**Was gefragt ist**
Beantworte anhand des Interviews zum Verbrecher Verlag:
1. Wie viele Tage nach dem Indiebookday geht die Interviewreihe weiter?
2. Auf welcher Literaturgattung liegt der Schwerpunkt des Verlags?
3. Welche Art von Buch hat im Programm zunehmend an Bedeutung gewonnen?

**Angezeigter Text**
Drei Tage nach dem Indiebookday geht es mit den Interviews mit unabhängigen Verlegerinnen weiter. Heute erklärt Kristine Listau, was es mit dem Verbrecher Verlag auf sich hat. Denn Bücher aus Indie-Verlagen gibt es schließlich immer und nicht nur an einem Tag im Jahr.
Doris Hermanns: Kristine, du bist Verlegerin beim Verbrecher Verlag. Was für ein Verlag ist dies, was macht ihr für Bücher?
Kristine Listau: Der Verbrecher Verlag steht in der Tradition linker Literaturverlage mit dem Schwerpunkt auf der Belletristik. Zunehmend hat aber auch das politische Sachbuch an Bedeutung in unserem Programm gewonnen. Es ist für uns sehr wichtig, unsere Gesellschaft mitzugestalten, da sind Bücher, die Rassismus, Antisemitismus, Sexismus und andere Diskriminierungsformen sichtbar machen, sehr hilfreich und notwendig.

**Angezeigte Daten**
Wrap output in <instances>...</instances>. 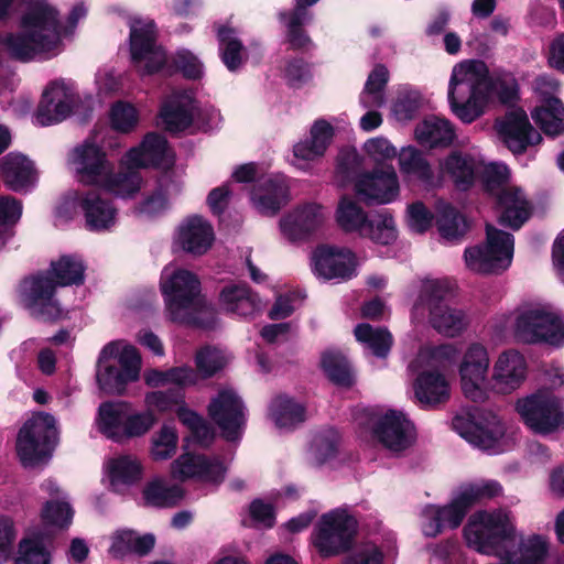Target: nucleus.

**Ergebnis**
1. Drei Tage.
2. Auf der Belletristik.
3. Das politische Sachbuch.